The scoping study focused in particular on seven countries deemed “high-risk”: Indonesia, the Philippines and Bangladesh, and the African nations of Nigeria, Senegal, Tanzania and the Democratic Republic of the Congo (DRC) – all of which depend on ferry transport. “Even a single accident can, at times, cause fatalities in the order of hundreds of lives besides property loss,” the study states. “It is no coincidence that ferry transportation is an integral part of the domestic transport infrastructure in many countries, particularly archipelagic countries such as Indonesia and the Philippines, river deltaic countries like Bangladesh, countries with extensive riverine systems such as the DRC and Nigeria, or even a combination of great lakes, rivers and archipelago, such as Tanzania.

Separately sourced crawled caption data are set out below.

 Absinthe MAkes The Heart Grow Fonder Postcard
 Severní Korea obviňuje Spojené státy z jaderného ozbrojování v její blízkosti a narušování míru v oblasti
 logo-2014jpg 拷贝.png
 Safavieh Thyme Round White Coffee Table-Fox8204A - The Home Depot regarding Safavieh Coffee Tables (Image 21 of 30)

“Incidentally, these are the very countries experiencing a high number of accidents and fatalities over the past two decades and, therefore, considered high-risk countries in the ferry transport sector.”

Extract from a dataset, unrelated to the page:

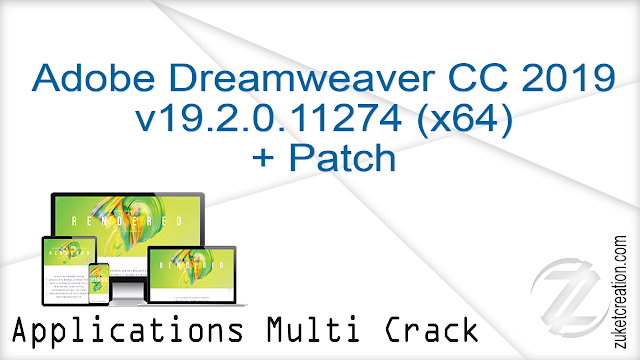 Adobe Dreamweaver CC 2019 v19 2 0 11274 (x64) + Patch | 944 MB -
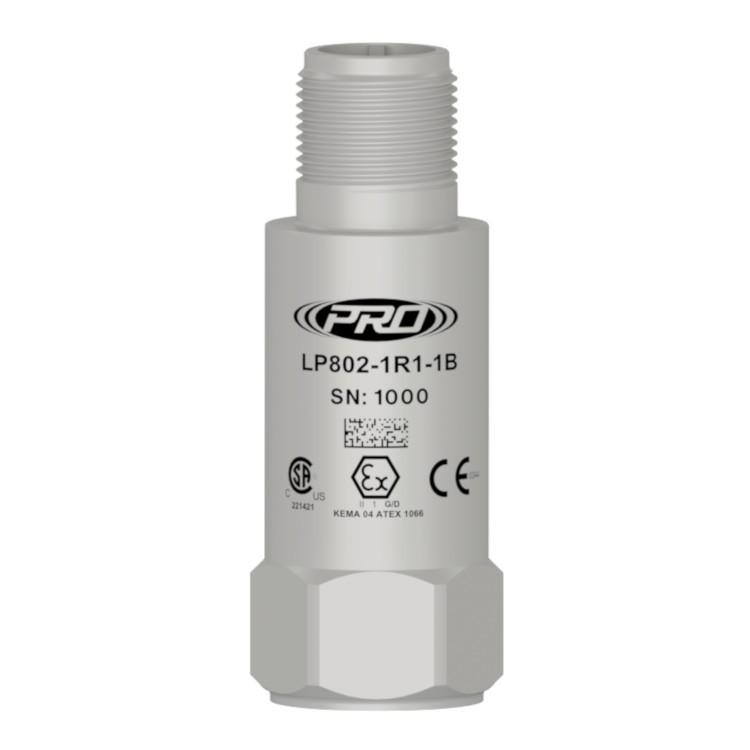 CTC LP802-1R1-1B Power sensor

Developing countries remain hotspots for fatal ferry accidents. “Generally, within and between OECD countries, the domestic passenger ferry sector maintains a high safety level with less than one fatality per 100 million passengers annually,” the study notes. “However, a safety record of around 1,000 deaths annually is the norm among emerging economies. Between 2010-2019, 99.5% of all known ferry fatalities worldwide occurred on domestic voyages in non-OECD countries.”

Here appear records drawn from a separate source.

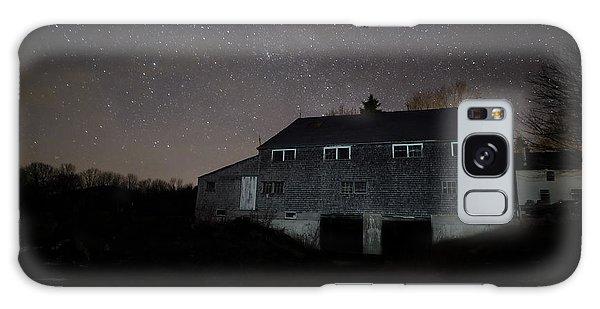 Landfall At Night Galaxy Case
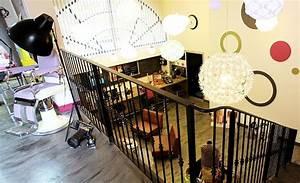 Atelier Des Anges : spa l 39 atelier des anges moove fit le fitness qui bouge ~ Melissatoandfro.com Idées de Décoration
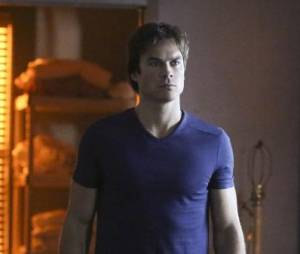 The Vampire Diaries saison 7 : Ian Somerhalder prêt à quitter la série ?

The WMU team analysed various factors for each country. Just a few of these factors included: past domestic ferry accidents (assisted by access to records in the Arcsilea database); current hazards threatening the safety of domestic ferries; industry demographics; the political landscape, and the state’s willingness to facilitate/accept a safety intervention; and public attitudes toward ferry safety – the latter obtained through questionnaires and one-to-one interviews.

“Among the countries studied, capsize followed by sinking is the most frequently observed accident type,” the WMU team found. Capsizals typically lead to “total loss of the vessel, with an overly optimistic assumption that all passengers and crew were rescued after the occurrence”, the team writes. Unsurprisingly, common causes include passenger and cargo overloading, as well as cargo displacement, loss of stability and the use of unseaworthy ferries (either through bad vessel design or poor maintenance) – as well as a dangerous combination of loss of vessel power and treacherous weather conditions.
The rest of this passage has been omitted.